### PASSAGE PROVIDED:
CERT-Bund warns of a critical flaw in VLC player

VLC player is still affected by a critical heap-based memory buffer over-read condition, tracked as CVE-2019-13615, that could be exploited by a remote attacker to execute arbitrary code.

The VLC player is still affected by a critical remote code execution vulnerability tracked as CVE-2019-13615.

The potential impact of the flaw is important because the software has more than 3.1 billion installs across various operating systems and versions.

Germany’s national Computer Emergency Response Team (CERT-Bund) has also published a security advisory to warn of the flaw in the VLC media player.

“VLC Media Player is a program for playing multimedia files and network streams.” reads the security advisory

“A remote, anonymous attacker can exploit a vulnerability in VLC to execute arbitrary code, create a denial of service state, disclose information, or manipulate files.”

The vulnerability affects the latest release of the VLC player for Windows, Linux and UNIX, version 3.0.7.1, and likely earlier versions. The Germany’s national Computer Emergency Response Team (CERT-Bund) classified the flaw as a critical heap-based memory buffer over-read condition and assigned to it a score of 4 out of 5 on its severity scale.

### SOURCE MATERIAL:

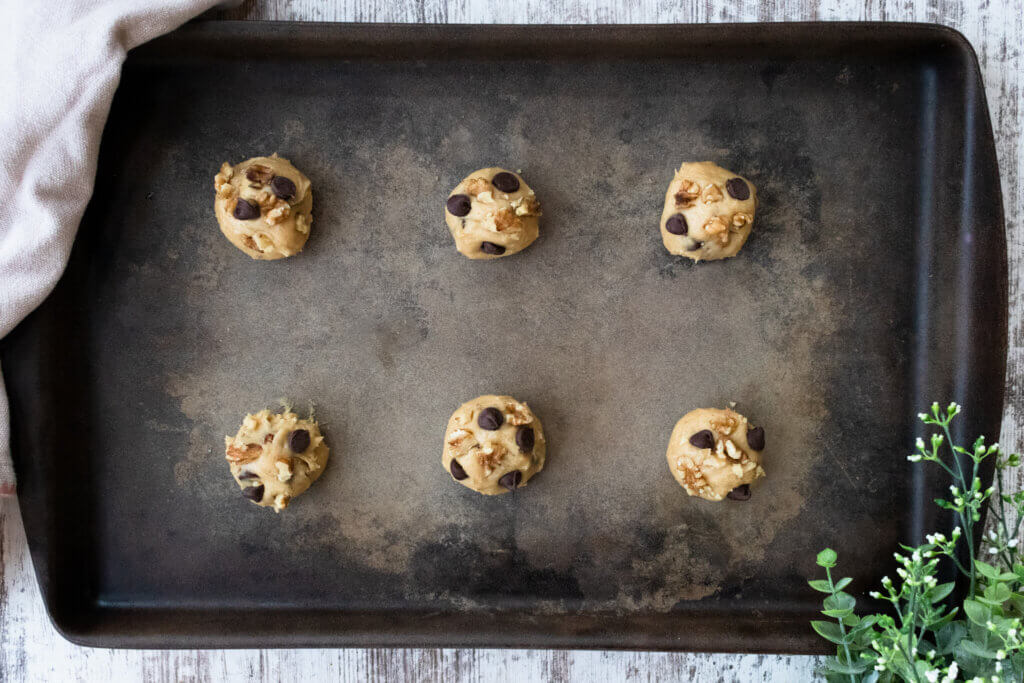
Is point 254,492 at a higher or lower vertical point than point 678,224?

### GIVEN PROBLEM:
Continue the article about the critical VLC player flaw, picking up right after its final sentence.

### WRITTEN ANSWER:
The NIST National Vulnerability Database (NVD) rated the vulnerability as ‘critical’ severity and assigned it a CVSS score of 9.8 out of 10.

Both CERT-Bund and NVD pointed out that its exploitation doesn’t require system privileges or any user interaction, even if some experts believe that an attacker could exploit the flaw using a specially crafted mp4 file.

“As readers have correctly noticed in the heise security forum, the bugtracker entry (possibly as a proof of concept) depends on a .mp4 file.” reported the Heuse.de website. “This suggests that to exploit the vulnerability a prepared video file must be played. However, this is explicitly mentioned or confirmed neither in the CERT Bund report nor in the NVD entry. ( ovw ).”

According to the bugtracker used by the development team behind VLC, VideoLAN is already working on a security patch to address the flaw.

The good news is that at the time of writing, we are not aware of attacks in the wild exploiting the vulnerability.